Monday, December 7, 2009

Hobnobbing With Diplomats

On Friday evening, I did something that I’ve never done before. I went to the Canadian ambassador’s place for an informal gathering of expatriates and Africans. Apparently they have these little get-togethers once a month here in Ouaga, providing people like me with an opportunity to touch base with fellow Canadians and other invited guests. However, this is the first time that I’ve received an invitation to attend. Kathy would have come with me, but she had another function to attend that evening.

The Canadian ambassador’s residence is in a ritzy new area of Ouagadougou called Ouaga 2000. There was a map attached to the e-mail invitation, but I ended up finding the place more by accident than design, driving around where I thought it appeared to be on the map (road signage leaves something to be desired here). After some time of doing this, I finally pulled up at a place that had a few vehicles parked out front and security guards at the gate. “Where’s the Canadian ambassador’s place?” I asked one of them. “This is it,” he replied. How often does that happen, eh? :)

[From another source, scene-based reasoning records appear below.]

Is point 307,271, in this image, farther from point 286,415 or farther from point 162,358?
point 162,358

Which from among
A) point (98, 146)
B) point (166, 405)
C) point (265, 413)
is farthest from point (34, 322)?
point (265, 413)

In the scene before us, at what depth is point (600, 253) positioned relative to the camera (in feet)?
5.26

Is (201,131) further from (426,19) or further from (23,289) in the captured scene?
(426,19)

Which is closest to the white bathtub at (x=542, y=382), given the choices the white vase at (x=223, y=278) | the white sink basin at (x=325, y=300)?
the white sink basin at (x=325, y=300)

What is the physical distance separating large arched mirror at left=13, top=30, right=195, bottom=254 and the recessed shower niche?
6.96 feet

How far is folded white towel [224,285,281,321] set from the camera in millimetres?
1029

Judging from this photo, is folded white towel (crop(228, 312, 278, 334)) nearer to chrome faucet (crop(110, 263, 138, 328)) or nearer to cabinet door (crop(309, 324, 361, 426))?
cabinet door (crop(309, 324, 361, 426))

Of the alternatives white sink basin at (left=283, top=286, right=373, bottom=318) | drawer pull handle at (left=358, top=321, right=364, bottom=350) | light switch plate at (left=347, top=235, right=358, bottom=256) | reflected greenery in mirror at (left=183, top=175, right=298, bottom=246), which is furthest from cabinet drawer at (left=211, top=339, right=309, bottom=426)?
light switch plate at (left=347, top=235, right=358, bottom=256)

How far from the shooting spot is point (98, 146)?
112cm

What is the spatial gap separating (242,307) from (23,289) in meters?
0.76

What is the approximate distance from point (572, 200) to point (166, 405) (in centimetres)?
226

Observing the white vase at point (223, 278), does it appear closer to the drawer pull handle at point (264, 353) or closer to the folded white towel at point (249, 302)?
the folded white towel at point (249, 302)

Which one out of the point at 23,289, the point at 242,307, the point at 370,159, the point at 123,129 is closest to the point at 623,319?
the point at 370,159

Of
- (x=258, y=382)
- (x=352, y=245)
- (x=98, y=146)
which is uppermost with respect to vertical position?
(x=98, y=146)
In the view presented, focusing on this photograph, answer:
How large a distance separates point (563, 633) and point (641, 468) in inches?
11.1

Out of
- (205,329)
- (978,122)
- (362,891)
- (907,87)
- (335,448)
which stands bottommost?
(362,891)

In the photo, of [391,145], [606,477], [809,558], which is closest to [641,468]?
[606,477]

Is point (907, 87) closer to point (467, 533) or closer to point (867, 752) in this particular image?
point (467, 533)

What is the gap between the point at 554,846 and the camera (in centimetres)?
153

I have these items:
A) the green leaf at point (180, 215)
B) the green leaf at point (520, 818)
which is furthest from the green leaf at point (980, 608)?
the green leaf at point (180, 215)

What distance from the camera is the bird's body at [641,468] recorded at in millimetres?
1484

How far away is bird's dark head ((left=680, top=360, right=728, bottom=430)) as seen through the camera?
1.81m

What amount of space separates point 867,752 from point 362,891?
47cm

Within minutes, I was inside the courtyard and made my way around to the back yard with its lawn and swimming pool. I purchased a booklet of tickets that would enable me to get drinks and food (hamburgers and shish-kebabs were on the menu that evening) and soon found myself talking to none other than the ambassador himself. I always find it interesting that here in Burkina, we can talk to diplomats and other highly placed people that we normally couldn’t get to within half a mile of back in Canada!

As I was getting my shish-kebab, I noticed a gentleman beside me struggling to understand what the lady behind the serving table was saying to him in French. Seeking to be helpful, I translated for him and a few moments later discovered that I was talking with the Australian High Commissioner for this part of Africa. He was up from Accra for a meeting with the president of Burkina that day. We ended up having a good little chat since he was familiar with the work of SIL in Australia.

I spent most of the rest of the evening talking with several folks from Quebec. It was a touch of home to hear that québécois accent again. Then it was time to go back to our humble hovel in one of the lower class suburbs of Ouaga. It might not be a big, fancy place, but it’s home sweet home to me.